That makes me wonder. If sometimes I experience something very different, then what do I call that?

Last week I was surfing the internet. I coincidentally came across The unspoken history hidden behind a surname, a 2017 column by journalist Lolly Bowean. She writes about a friendly exchange with a university student on the unusual spelling and origin of her own surname.  In the easy-going atmosphere the student reaches the conclusion that the journalists’ surname is quite common in her circle of acquaintances back home. To which she then unheedingly mentions: “but those people are all white”.

The smoothness of the conversation now implicitly but noticeably makes a momentary shift, as something very tangible emerges concerning the history of and the relationship between slavery and the names we carry with us.

“It is in these innocent moments that the troubling history of this country becomes real and the residue reveals itself as still present. I’ve never been ashamed that I am a descendant of people who were enslaved. Yet it is in subtle, seemingly innocent moments that the trauma strikes me. I began to feel weighted as I stood staring at the college-age woman with a classic, sophisticated Latin name that means purity. I felt the weariness of being pushed into an emotional space and frustrated from having to contemplate whether to delve deeper into a topic I didn’t expect during idle small talk. Then I remembered that this history is one we don’t like to discuss anyway. We were only making small talk.”

It strikes me how, amidst this seemingly pleasant and respectful exchange, still a distressful tension appears, hidden in a moment of uncomfortable silence. And it does not appear because they want it to appear. It emerges within this dialogue, because of what the difference between them creates. And so they stare at it.

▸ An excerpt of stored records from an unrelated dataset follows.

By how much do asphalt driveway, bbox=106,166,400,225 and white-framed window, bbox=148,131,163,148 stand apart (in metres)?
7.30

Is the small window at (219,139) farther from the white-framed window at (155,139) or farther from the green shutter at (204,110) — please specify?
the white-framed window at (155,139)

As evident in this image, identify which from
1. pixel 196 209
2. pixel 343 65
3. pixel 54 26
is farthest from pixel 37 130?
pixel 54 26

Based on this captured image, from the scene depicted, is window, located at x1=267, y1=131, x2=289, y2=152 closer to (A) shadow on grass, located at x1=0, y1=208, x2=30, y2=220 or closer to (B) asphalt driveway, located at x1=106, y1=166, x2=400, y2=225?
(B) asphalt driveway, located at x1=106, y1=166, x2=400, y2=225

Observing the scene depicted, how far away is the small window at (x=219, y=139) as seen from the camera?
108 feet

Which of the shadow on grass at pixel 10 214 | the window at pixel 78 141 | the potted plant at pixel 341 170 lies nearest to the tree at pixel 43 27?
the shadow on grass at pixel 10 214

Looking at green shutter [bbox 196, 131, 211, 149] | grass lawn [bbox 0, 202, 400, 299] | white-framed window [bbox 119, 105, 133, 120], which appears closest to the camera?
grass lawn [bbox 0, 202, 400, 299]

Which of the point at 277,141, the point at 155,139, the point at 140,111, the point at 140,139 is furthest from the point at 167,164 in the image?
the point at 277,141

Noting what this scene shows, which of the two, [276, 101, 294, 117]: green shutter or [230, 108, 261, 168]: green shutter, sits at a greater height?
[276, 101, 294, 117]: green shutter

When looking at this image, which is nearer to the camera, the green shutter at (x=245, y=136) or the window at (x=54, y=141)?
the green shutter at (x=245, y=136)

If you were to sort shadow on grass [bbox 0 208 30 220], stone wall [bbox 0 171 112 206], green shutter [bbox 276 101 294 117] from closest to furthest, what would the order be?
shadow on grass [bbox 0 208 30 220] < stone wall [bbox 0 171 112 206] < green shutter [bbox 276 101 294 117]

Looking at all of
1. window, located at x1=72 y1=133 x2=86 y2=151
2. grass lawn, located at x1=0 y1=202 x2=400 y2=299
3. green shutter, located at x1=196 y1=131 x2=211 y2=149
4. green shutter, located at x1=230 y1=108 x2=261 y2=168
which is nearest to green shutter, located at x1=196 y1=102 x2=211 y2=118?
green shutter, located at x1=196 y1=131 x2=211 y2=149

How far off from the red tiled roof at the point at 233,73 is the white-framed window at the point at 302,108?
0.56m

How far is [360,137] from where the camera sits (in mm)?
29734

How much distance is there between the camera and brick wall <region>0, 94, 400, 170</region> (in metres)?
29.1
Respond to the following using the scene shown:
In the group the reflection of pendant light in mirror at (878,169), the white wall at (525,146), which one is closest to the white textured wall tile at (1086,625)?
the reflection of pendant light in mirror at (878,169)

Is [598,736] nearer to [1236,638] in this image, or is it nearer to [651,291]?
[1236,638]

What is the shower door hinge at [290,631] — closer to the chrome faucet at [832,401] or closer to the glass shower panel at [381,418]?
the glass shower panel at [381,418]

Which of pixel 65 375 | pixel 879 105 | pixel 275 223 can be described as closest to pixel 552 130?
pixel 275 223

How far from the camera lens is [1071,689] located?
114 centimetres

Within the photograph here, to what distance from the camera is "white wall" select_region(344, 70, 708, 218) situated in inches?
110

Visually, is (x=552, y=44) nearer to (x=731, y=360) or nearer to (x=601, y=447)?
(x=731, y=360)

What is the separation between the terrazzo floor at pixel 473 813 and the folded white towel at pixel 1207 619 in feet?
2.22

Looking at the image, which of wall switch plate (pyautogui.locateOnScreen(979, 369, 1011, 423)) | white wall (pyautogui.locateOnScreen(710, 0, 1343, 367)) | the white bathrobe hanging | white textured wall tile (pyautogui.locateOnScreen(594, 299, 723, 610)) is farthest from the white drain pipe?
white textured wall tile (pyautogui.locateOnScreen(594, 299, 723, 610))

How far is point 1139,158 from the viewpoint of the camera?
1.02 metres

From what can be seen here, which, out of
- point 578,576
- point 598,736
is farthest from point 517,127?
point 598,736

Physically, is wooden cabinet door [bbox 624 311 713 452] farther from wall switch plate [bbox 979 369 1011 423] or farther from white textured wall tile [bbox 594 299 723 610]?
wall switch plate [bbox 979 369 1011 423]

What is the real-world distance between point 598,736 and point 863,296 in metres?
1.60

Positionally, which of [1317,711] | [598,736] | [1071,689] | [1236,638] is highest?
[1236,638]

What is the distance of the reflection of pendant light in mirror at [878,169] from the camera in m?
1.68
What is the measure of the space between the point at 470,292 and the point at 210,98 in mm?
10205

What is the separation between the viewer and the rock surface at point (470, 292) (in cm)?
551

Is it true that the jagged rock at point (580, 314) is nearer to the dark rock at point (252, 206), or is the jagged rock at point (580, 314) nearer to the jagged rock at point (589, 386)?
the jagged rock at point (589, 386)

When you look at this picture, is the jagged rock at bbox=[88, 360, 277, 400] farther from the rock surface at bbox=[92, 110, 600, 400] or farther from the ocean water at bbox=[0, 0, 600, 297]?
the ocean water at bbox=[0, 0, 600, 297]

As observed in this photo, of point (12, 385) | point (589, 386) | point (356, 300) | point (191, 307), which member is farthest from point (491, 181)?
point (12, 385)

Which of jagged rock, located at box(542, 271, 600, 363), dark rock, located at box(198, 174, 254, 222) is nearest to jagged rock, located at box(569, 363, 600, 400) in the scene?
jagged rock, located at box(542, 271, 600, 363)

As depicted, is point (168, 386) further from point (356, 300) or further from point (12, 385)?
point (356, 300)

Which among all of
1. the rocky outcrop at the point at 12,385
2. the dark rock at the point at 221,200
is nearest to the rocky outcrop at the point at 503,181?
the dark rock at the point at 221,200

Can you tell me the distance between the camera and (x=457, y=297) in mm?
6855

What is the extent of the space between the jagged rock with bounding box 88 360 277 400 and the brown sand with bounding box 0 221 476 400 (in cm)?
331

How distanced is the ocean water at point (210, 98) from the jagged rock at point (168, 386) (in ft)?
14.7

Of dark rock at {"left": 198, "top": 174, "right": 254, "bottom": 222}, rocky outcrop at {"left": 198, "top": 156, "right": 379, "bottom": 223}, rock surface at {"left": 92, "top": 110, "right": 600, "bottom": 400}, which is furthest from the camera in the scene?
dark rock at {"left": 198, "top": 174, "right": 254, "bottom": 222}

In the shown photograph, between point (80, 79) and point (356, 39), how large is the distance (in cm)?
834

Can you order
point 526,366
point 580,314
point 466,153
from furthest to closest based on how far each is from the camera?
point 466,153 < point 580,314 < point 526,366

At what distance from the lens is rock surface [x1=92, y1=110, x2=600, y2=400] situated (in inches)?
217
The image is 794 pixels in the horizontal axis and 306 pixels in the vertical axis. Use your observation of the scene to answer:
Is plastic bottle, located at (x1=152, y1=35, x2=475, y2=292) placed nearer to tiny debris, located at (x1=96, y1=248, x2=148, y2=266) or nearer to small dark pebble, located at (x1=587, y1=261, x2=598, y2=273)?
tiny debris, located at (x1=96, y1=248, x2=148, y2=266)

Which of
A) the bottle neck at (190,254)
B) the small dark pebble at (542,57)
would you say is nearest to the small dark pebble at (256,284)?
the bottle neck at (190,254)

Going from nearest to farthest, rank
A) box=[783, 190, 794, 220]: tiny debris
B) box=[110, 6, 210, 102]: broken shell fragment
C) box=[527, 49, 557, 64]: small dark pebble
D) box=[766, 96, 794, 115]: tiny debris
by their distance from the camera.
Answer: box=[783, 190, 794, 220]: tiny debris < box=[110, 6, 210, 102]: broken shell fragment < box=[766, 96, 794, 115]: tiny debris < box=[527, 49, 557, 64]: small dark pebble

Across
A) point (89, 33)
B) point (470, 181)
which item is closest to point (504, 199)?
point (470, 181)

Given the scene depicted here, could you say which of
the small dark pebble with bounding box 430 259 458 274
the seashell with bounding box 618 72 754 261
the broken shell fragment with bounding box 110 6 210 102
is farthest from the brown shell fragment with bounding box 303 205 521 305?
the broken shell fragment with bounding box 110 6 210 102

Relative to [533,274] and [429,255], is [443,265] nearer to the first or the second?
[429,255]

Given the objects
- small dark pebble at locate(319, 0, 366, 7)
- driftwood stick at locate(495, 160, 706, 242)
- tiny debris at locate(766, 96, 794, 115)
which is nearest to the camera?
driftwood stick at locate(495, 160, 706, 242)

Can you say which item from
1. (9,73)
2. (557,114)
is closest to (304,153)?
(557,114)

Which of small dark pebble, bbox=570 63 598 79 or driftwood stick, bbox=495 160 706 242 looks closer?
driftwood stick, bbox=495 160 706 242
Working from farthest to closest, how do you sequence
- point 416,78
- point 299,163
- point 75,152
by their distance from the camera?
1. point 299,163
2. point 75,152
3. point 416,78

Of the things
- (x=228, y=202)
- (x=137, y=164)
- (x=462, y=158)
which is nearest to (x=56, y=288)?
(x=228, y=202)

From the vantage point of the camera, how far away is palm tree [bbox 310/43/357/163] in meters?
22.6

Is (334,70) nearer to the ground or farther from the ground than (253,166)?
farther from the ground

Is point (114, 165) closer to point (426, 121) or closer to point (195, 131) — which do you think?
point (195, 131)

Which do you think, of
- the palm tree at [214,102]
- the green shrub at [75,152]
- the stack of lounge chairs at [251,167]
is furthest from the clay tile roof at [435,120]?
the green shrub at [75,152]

I recognize these experiences between me and my clients, when a story of excruciating loss, repeated injury or humiliating harm creates a small ravine between us that connects us without any comfort. In such moments, we don’t feel any warmth or harmony. We are sometimes unable to do anything yet, except for briefly stare into the abyss.

Maybe this discomfort is a form of empathy as well: when we realize that we would very much want to understand the other but cannot comprehend the depth of their experience.